The presence of a higher concentration of TVB-N in the spoiled goose sausages (302.5 mg N/ 100 g) than in the unspoiled sausages (p < 0.05) was demonstrated by a visible and evident mould mycelium between the meat and casings. Iacumin et al. [1] showed a similar effect in spoiled goose sausages made in a facility in the Friuli region. The ammonia and acetic acid smell perceived either in the ripening area or in the spoiled sausages was confirmed by growing the isolated moulds in vitro, where both mould species were able to produce either TVB-N and acetic acid. The high TVB-N concentration demonstrated spoilage because it is much lower in well-ripened Italian sausages. Usually, the TVB-N value is typically less than 100 mg N/100 g [17,52], as found in the unspoiled goose sausages, which contained a maximum level of 78.2 mg N/100 g. However, as demonstrated in previous works [1,17,53,54], it is also possible that enterococci, LAB and CNCPC could have worked together with moulds in TVB-N production, considering that CPCNC and LAB can metabolize amino acids and produce TVB-N [55].
Lev. brevis, enterococci and moulds prevailed during the ripening of spoiled goose sausages and produced further spoilage, determined by the presence of BA, volatile nitrogen (TVB-N) and acetic acid. In contrast, Latilactobacillus sakei and Latilactobacillus curvatus, representing the starter cultures added, were mainly isolated from unspoiled products, as expected. It could be hypothesized that in the spoiled sausages, the starter’s failure to develop favoured the growth and predominance of Levilactobacillus brevis and Enterococci, as shown by the values of enterococci in the spoiled sausages, which were 7 logs higher than those in the unspoiled ones. Conversely the LAB concentration was quite similar at a level of 8.6-8.7 log CFU/g and did not show significant differences, but the strains of the spoiled samples were completely different from those of the unspoiled sausages.

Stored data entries
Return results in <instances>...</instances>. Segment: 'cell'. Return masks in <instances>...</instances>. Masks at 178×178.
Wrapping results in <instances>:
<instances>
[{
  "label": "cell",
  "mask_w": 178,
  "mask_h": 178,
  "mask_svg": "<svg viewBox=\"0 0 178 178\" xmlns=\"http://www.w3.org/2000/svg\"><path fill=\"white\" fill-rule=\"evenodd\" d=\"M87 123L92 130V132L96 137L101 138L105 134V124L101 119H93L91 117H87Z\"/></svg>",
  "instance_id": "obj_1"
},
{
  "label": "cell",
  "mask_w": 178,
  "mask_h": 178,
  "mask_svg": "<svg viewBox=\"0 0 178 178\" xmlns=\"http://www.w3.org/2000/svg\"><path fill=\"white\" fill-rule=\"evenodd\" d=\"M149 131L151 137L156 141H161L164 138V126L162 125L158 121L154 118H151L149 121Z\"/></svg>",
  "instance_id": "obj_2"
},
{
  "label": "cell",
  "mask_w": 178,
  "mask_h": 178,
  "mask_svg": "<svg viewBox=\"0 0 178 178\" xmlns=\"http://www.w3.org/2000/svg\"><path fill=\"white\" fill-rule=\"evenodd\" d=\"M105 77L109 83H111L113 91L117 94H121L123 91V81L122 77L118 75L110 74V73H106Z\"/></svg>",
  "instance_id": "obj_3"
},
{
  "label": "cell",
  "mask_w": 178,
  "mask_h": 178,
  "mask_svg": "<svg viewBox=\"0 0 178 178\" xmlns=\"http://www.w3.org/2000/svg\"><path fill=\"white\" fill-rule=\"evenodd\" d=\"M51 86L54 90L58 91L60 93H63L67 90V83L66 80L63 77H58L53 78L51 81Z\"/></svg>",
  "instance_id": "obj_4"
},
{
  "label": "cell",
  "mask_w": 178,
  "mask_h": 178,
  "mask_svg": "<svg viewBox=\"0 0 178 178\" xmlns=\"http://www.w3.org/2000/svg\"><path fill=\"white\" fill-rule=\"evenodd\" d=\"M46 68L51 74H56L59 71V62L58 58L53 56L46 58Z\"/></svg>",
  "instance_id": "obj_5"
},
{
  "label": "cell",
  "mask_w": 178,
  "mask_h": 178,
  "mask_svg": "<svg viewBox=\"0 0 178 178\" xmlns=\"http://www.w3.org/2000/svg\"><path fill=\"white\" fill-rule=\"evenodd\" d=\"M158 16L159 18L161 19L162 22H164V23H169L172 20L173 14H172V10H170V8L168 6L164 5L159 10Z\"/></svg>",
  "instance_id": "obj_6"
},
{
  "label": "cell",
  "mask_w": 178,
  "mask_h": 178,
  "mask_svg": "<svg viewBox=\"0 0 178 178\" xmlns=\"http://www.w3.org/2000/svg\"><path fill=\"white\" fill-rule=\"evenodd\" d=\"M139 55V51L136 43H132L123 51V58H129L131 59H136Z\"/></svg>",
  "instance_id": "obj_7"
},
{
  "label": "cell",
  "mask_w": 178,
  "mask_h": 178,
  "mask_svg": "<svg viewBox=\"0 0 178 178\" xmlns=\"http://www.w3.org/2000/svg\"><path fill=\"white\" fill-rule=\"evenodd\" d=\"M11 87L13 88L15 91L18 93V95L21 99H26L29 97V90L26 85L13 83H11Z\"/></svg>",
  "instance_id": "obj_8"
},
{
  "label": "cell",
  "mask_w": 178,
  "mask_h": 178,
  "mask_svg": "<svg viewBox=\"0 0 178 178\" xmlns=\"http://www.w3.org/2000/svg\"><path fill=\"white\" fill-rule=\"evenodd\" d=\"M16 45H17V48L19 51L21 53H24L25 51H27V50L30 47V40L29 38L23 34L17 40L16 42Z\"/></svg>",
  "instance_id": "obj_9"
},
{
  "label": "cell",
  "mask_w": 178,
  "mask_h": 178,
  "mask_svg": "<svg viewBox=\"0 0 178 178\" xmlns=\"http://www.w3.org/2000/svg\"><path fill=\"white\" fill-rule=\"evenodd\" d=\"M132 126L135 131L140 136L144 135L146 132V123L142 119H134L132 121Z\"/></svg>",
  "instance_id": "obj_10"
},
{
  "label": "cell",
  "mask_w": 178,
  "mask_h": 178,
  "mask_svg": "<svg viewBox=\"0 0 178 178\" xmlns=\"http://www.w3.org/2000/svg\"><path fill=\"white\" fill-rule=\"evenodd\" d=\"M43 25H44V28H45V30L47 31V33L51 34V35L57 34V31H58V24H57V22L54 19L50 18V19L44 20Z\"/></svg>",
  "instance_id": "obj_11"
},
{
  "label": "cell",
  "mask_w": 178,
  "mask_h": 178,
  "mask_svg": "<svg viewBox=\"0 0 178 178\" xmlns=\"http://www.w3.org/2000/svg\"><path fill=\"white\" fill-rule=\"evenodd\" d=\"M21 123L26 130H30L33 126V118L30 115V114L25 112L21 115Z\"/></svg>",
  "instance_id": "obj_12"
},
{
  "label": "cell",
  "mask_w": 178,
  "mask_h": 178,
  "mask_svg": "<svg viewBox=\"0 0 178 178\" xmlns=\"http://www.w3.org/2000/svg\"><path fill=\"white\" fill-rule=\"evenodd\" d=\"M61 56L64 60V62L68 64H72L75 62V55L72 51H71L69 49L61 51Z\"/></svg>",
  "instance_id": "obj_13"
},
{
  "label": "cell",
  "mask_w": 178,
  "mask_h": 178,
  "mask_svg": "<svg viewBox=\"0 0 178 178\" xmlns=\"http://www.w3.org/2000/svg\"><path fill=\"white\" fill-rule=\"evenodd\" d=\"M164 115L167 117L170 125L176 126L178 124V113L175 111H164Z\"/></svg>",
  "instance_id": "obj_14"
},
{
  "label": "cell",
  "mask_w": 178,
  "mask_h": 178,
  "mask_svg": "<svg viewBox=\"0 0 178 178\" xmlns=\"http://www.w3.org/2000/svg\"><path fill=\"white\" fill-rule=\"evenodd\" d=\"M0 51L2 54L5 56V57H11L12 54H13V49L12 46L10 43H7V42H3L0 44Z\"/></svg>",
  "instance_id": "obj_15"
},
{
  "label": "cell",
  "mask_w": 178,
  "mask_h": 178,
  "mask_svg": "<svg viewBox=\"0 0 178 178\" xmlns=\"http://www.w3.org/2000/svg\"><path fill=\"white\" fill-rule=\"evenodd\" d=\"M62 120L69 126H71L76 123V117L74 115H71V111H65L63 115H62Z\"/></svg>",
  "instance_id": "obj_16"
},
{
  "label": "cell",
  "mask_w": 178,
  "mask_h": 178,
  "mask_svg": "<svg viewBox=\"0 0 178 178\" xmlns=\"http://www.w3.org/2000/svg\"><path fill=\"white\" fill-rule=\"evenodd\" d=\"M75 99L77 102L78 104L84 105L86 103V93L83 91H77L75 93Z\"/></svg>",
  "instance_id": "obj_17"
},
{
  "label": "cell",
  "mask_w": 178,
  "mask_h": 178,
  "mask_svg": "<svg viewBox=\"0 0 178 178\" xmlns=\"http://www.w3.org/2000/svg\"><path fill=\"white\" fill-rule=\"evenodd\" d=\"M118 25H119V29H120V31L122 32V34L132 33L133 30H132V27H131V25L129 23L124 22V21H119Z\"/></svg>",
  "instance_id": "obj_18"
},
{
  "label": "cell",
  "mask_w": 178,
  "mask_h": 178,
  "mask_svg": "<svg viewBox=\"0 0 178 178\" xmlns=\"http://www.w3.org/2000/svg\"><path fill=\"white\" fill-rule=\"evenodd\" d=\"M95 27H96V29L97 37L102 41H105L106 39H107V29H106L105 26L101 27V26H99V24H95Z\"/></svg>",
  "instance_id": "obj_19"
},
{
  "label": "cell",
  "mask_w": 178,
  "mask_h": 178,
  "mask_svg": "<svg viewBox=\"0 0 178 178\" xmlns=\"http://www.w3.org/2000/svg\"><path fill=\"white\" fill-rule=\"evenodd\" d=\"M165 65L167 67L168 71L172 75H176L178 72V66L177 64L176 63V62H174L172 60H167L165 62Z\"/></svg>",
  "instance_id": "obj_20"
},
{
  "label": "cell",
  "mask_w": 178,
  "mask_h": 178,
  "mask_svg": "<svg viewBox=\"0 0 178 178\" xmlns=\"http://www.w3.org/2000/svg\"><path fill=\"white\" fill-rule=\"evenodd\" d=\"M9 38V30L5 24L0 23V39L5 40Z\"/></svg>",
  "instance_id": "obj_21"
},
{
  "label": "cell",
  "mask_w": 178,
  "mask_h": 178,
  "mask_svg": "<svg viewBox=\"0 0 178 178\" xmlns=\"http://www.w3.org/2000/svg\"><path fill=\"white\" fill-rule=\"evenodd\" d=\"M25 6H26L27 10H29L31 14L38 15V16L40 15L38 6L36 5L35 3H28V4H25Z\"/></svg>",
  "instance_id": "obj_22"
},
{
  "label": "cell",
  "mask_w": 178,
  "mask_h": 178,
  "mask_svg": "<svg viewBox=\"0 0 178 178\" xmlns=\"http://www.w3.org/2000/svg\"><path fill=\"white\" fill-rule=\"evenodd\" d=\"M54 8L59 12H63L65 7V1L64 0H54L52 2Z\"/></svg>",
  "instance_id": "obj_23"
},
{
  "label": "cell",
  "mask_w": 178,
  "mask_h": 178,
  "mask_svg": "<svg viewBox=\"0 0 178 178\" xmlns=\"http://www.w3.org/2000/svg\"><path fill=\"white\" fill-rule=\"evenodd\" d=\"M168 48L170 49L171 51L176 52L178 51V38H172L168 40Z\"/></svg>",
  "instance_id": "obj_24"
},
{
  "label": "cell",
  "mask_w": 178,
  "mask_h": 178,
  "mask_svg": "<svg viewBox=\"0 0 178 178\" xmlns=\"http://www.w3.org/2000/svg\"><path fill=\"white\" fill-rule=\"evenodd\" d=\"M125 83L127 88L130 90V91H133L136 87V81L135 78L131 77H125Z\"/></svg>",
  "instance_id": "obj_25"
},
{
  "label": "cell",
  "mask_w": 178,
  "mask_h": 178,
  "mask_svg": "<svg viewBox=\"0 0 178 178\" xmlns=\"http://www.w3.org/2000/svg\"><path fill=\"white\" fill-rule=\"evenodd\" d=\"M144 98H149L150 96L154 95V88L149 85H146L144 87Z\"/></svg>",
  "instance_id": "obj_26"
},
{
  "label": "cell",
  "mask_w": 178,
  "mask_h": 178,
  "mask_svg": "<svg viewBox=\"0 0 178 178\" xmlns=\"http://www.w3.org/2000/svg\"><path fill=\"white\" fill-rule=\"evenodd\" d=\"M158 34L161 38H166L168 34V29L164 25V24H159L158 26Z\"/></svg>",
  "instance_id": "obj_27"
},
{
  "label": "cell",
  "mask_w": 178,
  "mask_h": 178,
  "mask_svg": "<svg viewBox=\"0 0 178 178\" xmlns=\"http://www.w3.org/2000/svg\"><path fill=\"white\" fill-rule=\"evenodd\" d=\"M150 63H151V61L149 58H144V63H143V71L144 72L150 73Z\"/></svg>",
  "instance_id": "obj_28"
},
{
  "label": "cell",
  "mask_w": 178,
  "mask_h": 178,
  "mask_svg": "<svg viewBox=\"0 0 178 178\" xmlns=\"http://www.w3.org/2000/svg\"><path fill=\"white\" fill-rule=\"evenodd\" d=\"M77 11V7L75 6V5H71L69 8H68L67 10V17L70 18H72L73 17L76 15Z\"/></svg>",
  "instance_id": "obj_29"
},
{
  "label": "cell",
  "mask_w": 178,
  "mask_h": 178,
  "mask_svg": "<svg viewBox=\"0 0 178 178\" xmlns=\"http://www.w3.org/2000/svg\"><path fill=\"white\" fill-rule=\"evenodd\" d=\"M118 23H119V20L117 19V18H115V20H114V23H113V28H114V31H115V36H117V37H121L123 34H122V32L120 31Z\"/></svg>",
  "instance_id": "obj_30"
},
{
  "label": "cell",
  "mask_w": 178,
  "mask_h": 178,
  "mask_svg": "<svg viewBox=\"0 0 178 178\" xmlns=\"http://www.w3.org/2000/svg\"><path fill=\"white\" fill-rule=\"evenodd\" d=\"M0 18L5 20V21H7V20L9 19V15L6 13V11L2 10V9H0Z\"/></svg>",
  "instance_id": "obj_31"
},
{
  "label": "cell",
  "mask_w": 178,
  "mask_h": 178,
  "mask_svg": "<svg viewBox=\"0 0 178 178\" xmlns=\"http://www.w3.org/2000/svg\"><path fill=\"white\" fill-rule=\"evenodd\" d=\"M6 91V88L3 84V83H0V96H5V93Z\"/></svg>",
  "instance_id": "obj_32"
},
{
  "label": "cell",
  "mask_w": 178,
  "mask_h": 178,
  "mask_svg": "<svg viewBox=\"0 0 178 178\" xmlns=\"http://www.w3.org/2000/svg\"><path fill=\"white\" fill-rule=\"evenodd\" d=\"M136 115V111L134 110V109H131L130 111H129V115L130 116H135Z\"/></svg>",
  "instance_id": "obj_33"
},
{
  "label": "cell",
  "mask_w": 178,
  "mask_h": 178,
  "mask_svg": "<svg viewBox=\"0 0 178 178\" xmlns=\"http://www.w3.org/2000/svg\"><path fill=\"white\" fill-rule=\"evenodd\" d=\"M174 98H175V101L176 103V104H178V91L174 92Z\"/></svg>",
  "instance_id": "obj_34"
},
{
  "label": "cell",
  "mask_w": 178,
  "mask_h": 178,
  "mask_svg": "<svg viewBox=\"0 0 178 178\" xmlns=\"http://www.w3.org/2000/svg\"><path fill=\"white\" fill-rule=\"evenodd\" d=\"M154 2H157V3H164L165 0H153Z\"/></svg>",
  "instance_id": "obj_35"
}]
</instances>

_WORK INSTRUCTIONS_
1. According to the goose sausage passage, what was the highest TVB-N level found in the unspoiled sausages?
2. Duplicate everything in the goose sausage passage from "Lev. brevis, enterococci" down to "the unspoiled sausages.".
3. Go on with the goose sausage passage from where it stops.

_TASK-BY-TASK OUTPUTS_
1. 78.2 mg N/100 g

2.
Lev. brevis, enterococci and moulds prevailed during the ripening of spoiled goose sausages and produced further spoilage, determined by the presence of BA, volatile nitrogen (TVB-N) and acetic acid. In contrast, Latilactobacillus sakei and Latilactobacillus curvatus, representing the starter cultures added, were mainly isolated from unspoiled products, as expected. It could be hypothesized that in the spoiled sausages, the starter’s failure to develop favoured the growth and predominance of Levilactobacillus brevis and Enterococci, as shown by the values of enterococci in the spoiled sausages, which were 7 logs higher than those in the unspoiled ones. Conversely the LAB concentration was quite similar at a level of 8.6-8.7 log CFU/g and did not show significant differences, but the strains of the spoiled samples were completely different from those of the unspoiled sausages.

3.
Enterococci are known to be the most efficient tyramine producers [25,56,57]. In E. faecalis, the presence of tyrosine decarboxylase is a species characteristic, while it is widely diffused in E. faecium and in other species of the genus [1,58,59,60,61]. However, in this work, their ability to produce cadaverine and putrescine was demonstrated. The production of putrescine, derived from ornithine, can be linked to the arginine deiminase pathway, diffused among LAB [62,63]. The production of cadaverine by enterococci is less described in the literature.
In addition, many LAB show a strain-dependent ability to produce tyramine. In particular, Levilactobacillus brevis strains have been studied for their ability to produce this BA [64], but some strains can be responsible for the production of histamine, putrescine and cadaverine [62,65,66]. Romano et al. [66] demonstrated the presence of a horizontally transferred acid resistance locus in some strains of this species, which may coexist with genes responsible for tyrosine and ornithine decarboxylases and malolactic enzymes. This possibility has been confirmed by the data reported in this work.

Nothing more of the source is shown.